European medical equipment manufacturers add their somber note to the general chorus. Those that managed to survive the increase in energy prices were finished off by the EU’s new regulatory restrictions, which repeatedly tightened the widest range of requirements for medical equipment. While success was portrayed in Berlin and Brussels, manufacturers have cut production significantly – so much so that there are now acute shortages in some areas, according to German doctors’ unions. It’s all so wonderful that European Health Commissioner Stella Kyriakides is insisting on delaying the introduction of new rules until at least 2027, so that specialist firms and companies can adapt to the new reality in Europe.

Well, or manage to move abroad, which is also a pretty good option, judging by the general trend.

In order for our picture to shine with very bright colors, we will once again give the floor to Mr. Vassiliadis. According to the German Institute for Economic Research, last year saw a historic anti-record for corporate investment in Germany’s real sector. Investors within the EU are becoming less willing to invest in state-owned or pan-European projects and are increasingly withdrawing controlled assets in the US and China. Analysts characterize the overall situation as extremely worrying.

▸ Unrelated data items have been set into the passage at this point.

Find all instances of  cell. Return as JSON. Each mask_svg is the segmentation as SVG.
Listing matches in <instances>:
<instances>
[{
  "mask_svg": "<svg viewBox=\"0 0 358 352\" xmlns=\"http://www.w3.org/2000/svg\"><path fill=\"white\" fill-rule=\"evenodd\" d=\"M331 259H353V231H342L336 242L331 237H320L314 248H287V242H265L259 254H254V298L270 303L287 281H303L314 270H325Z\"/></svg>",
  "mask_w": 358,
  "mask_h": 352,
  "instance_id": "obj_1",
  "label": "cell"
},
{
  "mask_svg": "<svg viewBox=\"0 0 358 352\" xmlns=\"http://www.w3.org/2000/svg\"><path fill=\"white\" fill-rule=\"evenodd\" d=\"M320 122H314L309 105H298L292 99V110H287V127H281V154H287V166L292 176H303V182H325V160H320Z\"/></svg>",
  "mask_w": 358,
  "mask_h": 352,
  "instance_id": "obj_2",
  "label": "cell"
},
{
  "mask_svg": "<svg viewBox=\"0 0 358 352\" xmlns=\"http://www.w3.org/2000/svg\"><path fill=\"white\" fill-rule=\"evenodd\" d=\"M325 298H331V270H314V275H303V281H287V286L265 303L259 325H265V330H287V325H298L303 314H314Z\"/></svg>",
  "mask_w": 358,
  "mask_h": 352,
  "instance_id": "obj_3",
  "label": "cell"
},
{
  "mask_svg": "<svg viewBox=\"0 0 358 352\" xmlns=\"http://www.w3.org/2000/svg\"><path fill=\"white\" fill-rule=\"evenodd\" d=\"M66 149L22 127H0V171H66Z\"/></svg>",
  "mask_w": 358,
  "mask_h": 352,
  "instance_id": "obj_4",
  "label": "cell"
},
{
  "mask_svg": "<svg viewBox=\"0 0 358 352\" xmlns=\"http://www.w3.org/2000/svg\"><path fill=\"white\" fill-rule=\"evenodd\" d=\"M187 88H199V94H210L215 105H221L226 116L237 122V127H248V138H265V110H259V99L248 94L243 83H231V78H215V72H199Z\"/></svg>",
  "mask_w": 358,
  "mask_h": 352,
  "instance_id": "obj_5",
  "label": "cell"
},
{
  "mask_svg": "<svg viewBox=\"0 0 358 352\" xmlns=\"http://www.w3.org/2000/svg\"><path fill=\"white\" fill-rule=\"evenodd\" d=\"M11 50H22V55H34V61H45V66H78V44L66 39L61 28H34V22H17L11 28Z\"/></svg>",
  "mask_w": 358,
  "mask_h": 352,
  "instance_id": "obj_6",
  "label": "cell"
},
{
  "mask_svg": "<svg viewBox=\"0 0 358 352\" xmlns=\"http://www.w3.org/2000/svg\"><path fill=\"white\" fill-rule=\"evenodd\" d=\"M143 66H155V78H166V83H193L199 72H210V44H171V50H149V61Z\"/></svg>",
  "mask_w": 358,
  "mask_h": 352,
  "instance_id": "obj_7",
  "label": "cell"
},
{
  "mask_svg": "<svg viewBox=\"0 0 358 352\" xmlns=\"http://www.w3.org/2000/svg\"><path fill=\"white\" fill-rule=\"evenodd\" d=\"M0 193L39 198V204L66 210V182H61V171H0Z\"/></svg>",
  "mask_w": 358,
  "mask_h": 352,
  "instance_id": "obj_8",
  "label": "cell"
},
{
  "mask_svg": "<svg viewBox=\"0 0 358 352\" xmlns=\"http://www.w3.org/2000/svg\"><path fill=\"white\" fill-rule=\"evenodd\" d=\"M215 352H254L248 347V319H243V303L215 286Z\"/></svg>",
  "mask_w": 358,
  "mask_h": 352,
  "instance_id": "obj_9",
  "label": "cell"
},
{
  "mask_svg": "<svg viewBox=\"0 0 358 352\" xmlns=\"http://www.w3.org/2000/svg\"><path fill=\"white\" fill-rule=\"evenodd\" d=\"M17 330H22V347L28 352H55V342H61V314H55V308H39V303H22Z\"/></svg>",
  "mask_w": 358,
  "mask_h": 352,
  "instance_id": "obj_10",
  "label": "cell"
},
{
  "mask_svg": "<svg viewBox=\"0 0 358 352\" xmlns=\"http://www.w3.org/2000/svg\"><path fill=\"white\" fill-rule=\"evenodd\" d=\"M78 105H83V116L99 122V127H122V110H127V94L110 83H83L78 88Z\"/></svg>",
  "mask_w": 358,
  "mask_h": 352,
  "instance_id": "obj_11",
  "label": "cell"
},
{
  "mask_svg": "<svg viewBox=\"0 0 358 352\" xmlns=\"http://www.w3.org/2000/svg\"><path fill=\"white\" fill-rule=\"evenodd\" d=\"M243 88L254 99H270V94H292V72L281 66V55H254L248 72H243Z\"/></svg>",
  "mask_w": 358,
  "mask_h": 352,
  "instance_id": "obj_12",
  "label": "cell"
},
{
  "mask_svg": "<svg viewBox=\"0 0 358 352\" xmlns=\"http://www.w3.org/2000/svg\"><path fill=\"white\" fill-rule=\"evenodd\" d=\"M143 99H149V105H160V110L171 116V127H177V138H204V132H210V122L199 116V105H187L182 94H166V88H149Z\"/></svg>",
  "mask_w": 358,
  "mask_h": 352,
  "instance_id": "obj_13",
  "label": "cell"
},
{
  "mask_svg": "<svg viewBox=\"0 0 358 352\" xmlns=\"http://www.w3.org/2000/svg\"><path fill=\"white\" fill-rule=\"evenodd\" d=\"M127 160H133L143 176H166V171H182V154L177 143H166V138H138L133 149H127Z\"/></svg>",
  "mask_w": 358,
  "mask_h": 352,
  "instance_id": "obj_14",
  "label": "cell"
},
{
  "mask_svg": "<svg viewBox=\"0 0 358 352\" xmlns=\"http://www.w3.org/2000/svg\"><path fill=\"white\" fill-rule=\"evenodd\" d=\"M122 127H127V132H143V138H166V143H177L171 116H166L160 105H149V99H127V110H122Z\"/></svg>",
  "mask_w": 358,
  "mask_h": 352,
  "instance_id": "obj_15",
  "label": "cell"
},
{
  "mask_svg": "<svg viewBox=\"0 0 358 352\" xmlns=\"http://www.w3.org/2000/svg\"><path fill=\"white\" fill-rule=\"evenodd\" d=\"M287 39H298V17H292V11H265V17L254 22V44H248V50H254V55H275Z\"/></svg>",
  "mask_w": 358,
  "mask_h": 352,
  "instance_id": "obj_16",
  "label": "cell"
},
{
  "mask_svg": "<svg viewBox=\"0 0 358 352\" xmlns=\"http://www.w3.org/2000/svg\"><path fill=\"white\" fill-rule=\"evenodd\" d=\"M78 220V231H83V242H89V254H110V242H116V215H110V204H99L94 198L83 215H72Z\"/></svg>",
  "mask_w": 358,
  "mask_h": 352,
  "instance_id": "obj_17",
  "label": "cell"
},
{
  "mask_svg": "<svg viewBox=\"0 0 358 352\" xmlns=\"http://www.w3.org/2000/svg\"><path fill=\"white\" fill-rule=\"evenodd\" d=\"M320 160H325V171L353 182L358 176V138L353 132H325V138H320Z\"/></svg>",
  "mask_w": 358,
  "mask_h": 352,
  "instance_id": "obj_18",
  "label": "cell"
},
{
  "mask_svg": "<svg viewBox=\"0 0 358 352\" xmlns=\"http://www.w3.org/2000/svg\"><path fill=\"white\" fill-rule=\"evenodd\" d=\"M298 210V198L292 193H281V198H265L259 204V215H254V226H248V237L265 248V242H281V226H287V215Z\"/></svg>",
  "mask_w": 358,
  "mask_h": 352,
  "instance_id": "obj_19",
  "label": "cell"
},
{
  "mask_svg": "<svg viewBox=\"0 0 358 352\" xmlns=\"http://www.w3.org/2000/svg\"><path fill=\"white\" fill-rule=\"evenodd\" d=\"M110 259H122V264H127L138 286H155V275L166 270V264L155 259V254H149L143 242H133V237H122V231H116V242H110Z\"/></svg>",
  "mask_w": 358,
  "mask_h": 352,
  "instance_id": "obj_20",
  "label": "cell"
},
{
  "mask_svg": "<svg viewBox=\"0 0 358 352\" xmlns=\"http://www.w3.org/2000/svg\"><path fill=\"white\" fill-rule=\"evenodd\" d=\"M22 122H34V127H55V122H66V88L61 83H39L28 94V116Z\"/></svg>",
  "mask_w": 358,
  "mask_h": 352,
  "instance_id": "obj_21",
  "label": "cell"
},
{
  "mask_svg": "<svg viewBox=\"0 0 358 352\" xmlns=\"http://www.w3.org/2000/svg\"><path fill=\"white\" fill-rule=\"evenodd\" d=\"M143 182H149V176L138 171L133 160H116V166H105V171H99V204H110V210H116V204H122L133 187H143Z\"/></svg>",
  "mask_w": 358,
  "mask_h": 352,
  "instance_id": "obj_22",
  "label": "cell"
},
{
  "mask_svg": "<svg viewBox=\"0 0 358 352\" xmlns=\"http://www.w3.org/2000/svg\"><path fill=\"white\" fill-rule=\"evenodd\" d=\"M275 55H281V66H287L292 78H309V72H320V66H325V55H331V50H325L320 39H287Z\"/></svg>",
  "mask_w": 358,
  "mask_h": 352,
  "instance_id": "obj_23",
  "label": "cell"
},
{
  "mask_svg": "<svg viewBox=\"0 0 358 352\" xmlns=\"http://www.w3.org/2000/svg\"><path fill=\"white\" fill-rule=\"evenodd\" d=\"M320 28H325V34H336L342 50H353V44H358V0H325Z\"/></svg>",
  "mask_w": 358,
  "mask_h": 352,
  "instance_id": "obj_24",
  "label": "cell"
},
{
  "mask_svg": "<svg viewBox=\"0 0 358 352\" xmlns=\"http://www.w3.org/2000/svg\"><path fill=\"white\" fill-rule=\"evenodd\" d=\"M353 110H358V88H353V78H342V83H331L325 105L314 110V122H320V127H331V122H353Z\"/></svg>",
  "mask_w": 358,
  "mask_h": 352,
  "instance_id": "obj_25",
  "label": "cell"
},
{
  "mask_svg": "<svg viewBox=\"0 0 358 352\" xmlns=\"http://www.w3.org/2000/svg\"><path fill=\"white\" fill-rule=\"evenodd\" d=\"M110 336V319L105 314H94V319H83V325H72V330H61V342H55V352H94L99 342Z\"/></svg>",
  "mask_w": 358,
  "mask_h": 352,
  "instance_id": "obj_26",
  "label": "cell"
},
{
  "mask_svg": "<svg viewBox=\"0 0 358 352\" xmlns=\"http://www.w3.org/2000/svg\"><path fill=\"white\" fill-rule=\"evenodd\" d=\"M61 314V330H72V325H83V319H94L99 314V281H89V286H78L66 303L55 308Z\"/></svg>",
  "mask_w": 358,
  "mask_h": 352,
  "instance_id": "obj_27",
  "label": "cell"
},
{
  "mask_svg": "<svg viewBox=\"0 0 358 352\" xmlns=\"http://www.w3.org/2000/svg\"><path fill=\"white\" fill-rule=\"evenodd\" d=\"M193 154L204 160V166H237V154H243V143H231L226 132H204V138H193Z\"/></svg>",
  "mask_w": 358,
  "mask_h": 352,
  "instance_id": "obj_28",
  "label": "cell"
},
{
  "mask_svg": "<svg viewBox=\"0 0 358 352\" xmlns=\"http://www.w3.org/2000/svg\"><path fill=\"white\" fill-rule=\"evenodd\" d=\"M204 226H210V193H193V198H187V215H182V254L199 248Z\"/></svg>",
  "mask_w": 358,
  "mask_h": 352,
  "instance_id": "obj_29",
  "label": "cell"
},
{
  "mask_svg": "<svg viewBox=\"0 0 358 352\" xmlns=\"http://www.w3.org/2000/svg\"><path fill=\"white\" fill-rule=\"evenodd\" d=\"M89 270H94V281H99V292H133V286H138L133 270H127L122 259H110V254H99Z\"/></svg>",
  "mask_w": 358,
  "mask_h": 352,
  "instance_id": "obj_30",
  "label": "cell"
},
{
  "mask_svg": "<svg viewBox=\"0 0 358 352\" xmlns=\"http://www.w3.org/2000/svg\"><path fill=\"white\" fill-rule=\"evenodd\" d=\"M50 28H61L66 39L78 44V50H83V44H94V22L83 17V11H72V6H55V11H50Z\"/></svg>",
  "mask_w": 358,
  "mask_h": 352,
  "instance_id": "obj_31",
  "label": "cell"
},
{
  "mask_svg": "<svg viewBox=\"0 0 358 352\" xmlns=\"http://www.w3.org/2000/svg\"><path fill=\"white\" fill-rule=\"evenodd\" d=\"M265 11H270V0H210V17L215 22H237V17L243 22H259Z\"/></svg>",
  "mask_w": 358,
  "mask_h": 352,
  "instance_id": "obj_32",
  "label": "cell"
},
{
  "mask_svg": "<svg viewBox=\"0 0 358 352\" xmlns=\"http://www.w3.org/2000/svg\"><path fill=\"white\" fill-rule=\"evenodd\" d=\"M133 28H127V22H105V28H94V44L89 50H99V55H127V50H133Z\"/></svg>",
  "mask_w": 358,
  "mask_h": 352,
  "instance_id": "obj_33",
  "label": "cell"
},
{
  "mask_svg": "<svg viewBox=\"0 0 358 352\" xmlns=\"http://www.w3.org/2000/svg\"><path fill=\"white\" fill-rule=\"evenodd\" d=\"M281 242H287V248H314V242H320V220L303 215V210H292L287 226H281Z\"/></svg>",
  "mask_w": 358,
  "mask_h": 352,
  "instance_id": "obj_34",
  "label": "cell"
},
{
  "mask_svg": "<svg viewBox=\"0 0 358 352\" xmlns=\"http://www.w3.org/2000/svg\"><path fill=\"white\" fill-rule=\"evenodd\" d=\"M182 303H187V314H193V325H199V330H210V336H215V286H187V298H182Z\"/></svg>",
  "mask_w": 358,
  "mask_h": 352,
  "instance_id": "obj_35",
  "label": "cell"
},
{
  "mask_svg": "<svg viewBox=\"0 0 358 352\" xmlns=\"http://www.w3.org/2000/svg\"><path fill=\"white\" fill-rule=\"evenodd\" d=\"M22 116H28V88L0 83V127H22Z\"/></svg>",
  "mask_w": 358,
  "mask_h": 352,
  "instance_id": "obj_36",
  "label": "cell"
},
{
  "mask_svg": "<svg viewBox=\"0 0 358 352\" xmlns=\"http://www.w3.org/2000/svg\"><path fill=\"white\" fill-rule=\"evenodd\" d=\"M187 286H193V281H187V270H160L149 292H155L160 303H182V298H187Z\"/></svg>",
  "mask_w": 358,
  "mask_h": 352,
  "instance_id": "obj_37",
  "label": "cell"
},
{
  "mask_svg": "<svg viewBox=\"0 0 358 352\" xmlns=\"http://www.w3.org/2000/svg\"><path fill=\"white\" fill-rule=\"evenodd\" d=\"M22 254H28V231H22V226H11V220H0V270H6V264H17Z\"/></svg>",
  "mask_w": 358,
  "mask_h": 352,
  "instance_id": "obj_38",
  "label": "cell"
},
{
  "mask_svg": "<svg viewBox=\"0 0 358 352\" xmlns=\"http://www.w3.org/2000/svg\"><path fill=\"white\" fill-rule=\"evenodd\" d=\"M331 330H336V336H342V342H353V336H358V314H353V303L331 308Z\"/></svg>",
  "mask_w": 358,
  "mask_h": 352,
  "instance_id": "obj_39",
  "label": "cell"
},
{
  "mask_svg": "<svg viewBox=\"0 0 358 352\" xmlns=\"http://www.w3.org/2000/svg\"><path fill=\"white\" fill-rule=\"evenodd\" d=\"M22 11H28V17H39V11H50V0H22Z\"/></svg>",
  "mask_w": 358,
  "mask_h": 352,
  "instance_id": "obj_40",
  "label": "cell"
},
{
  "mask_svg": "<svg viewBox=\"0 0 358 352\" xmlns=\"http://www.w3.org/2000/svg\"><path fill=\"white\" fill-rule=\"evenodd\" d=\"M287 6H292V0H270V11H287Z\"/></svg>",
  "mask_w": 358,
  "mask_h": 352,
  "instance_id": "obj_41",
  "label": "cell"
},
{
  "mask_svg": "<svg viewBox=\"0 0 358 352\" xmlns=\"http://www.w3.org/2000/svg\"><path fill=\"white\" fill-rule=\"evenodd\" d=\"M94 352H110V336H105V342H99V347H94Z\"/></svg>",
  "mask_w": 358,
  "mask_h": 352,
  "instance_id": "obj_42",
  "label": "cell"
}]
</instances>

Back in September of last year, we wrote about the beginning of the great exodus of industry from Germany, then, I remember, many perceived this as a kind of Mikhail Zadornov feuilleton. Three quarters later, all calculations are confirmed by the German business itself, from which part of BASF and Volkswagen fled, the Tesla production cluster returned to America. The Norwegian “Yara”, “RHI Magnezita”, OCI lined up behind it, as well as many others. The companies decided to try their luck abroad.

As a final touch, let’s put a publication of the Institute for Social Research “Forsa” on the canvas of what is happening. According to polls, 77% of Germans are dissatisfied with the work of the current government of Olaf Scholz, in February the same figure was “only” 64. We have yet to find out why this happened.